Text START

How about something like storageSpan? It preserves both of the points above, it avoids clashing with anyone's internal names, and it is obscure enough not to attract too much unnecessary attention. (I often complain about unwieldy type names, but this is not that.)

10 Likes

If storage won’t do, how about contiguousStorage to emphasize that this is the contiguous underlying storage of the value? That would also be unlikely to clash with internal names in a type because it is not the logical name for a property you already know contains contiguous storage.

6 Likes

Sure; contiguousStorage is an even stronger match with SE-0273's withContiguousStorageIfAvailable. I think it'd be a good choice -- I avoided mentioning it only to avoid triggering the span tribe.

For whatever reason, people seem to be incredibly attached to naming the property after its type. As explained, I find the idea of naming the property span neither "obvious" nor natural -- I honestly don't get why it keeps getting framed as such. (Are we considering the name Span so great now that we want to plaster it everywhere? I am still smarting from some of the pushback against it; and I am quite annoyed to suddenly find I have to argue against its overuse.)

Hence the compromise suggestion storageSpan. It puts this beloved type name into the property name (in primary position, no less), directly acknowledging this widespread desire. But it also adds a qualifier to precisely explain the actual role/purpose of the result (following the pattern clearly established by startIndex/endIndex), while also still referencing SE-0237 -- acknowledging the intention of the proposal's author. That the result is a span over the container's actual storage is crucial information -- it explains the specific shape of the API, and the intent behind it.

(contiguousStorageSpan would be redundant, as Span is already strongly implying contiguousness.)

1 Like

If we're renaming the Span-providing properties, how will that affect the naming of other APIs with MutableSpan, OutputSpan, RawSpan, and UTF8Span?


SIMD types don't seem to require contiguous storage. Only SIMDScalar inherits from BitwiseCopyable. The SIMDStorage and SIMD protocols were excluded in swiftlang/swift#73890.

Can you give examples of some other ways you'd envision? I think that would go far in sharing a sense of where on the Dictionary.keys-to-description spectrum we are.

I believe the mutable variant's property name would add mutable as a prefix. As a corollary a property providing a MutableRawSpan would be mutableBytes. UTF8Span is likely to be provided only as read-only, and either a utf8 prefix or just utf8 would work. An OutputSpan would probably be provided as a parameter to a closure, since initializing storage generally requires post processing that is internal to the container's implementation.

1 Like

For sure! I have two other ways to generate spans in mind: (1) generic iteration over container/collection types, and (2) direct Span initialization.

(I consider both of these to be more important than the properties we're proposing in SE-0456. We're starting with the properties because their specific shape requires the least amount of unresolved language work.)

Text END

Problem set:
(1) Give again, word for word, the part of the Span naming discussion that opens with the words containing "Can you give" and closes with "the container's implementation.".
(2) Proceed with the Span naming discussion from the point where it stops.
None of the items that follow are needed for this work.

Data supplied START

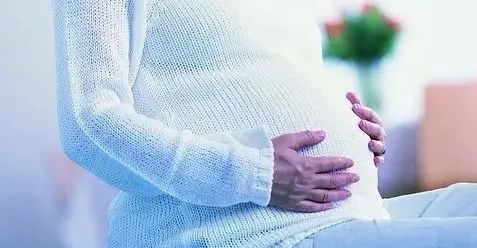 违反计划生育政策能享受产假工资和生育保险待遇吗?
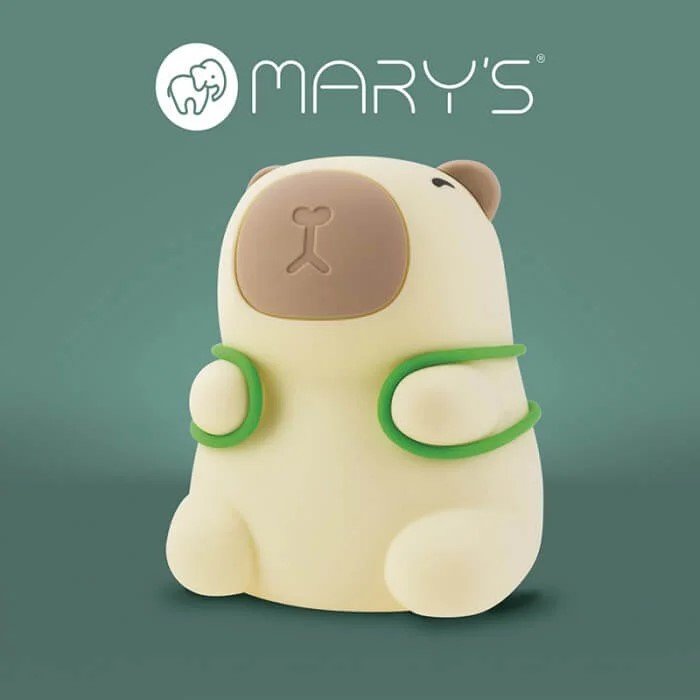 mary-s-lampka-nocna-led-kapibara-turysta-rgb-1d0679151c3f447183c02c4ed9e0152f-37c96cc1-1.jpg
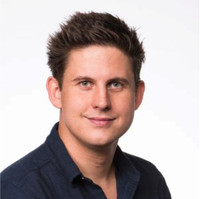 Ben Davies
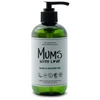 Mums With Love Cleansing and Hydrating Dušo želė For All Skin Types, 250 ml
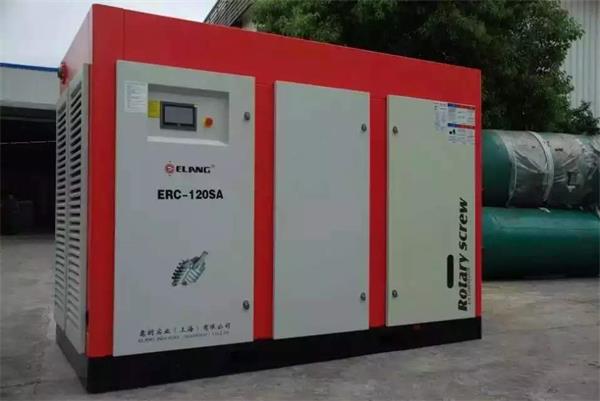 節(jié)能空壓機(jī)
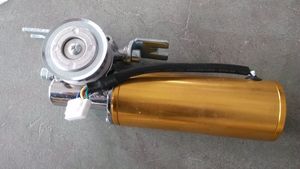 Mbs Hiện Đại Kính Tự Động Trượt Cảm Biến Động Cơ Cửa Nhà Điều Hành Tự Động Cửa Động Cơ Cho Nhà Để Xe Hoặc Công Nghiệp Cửa Mở - Product Image 4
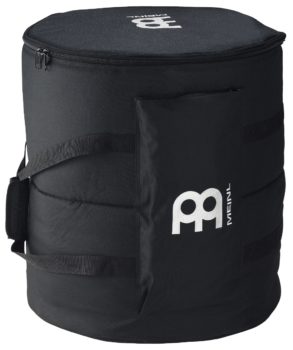 Meinl MSUB-16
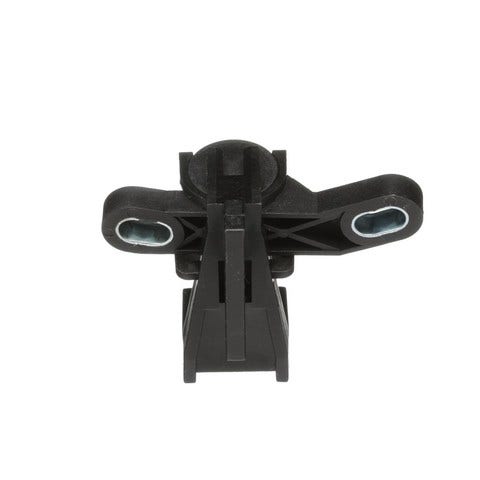 Standard Ignition Engine Crankshaft Position Sensor P/N:Pc582  Engine Crankshaft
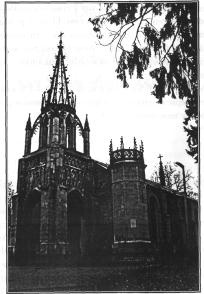 Иллюстрация к книге — Рассказы веера [img38D1.jpg]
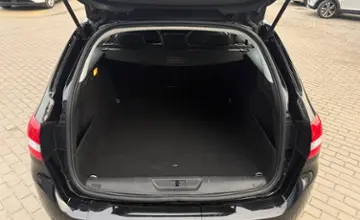 Peugeot 308 2018 года за 27 990 BYN в Брест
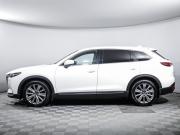Mazda CX-9 II Рестайлинг Москва  - изображение 27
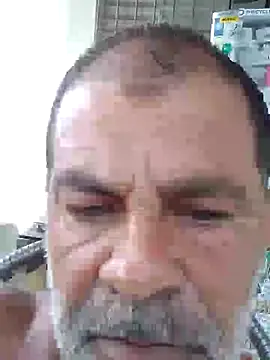Snapshot of Peludo173317 chatting on 12-07-24, 12:13 Peludo173317 online show from 12-07-24, 12:13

Data supplied END

Per-task outputs:
(1)
Can you give examples of some other ways you'd envision? I think that would go far in sharing a sense of where on the Dictionary.keys-to-description spectrum we are.

I believe the mutable variant's property name would add mutable as a prefix. As a corollary a property providing a MutableRawSpan would be mutableBytes. UTF8Span is likely to be provided only as read-only, and either a utf8 prefix or just utf8 would work. An OutputSpan would probably be provided as a parameter to a closure, since initializing storage generally requires post processing that is internal to the container's implementation.

(2)
Sadly I didn't have time to edit this post down to a reasonable length, so TL;DR:

  • The properties we are proposing now are shortcuts for a very narrow sub-case of high-performance borrowing iteration over in-memory container types. I believe that borrowing iteration will become the most frequent source of spans in most Swift code, and I'd like to make sure we'll be able to match API names between the properties we're now proposing and the planned full-blown iteration protocol. These operations all serve similar purposes, and I believe this should be reflected in their names. If we go with var span here, then that makes me worry what name we will choose for the iteration operation.
  • I wish to clearly distinguish the "direct" operations from less performant / less useful coroutine (or closure-based) alternatives. (We are also considering those as future add-ons to the existing Sequence/Collection protocols, separate from the high-perf borrowing iteration constructs.)
  • Finally, I argue that the primitive way to create a Span is to invoke one of its UBP-based initializers, to be proposed later. I believe that it is best to think of these unsafe initializers as the actual way to create Span instances; after all, every other form of span generation will ultimately end up calling one of them.

(Note: I am also working on a document specifically detailing the design of the new container protocols and the new data structure variants that they enable. This post necessarily has to preview some of that.)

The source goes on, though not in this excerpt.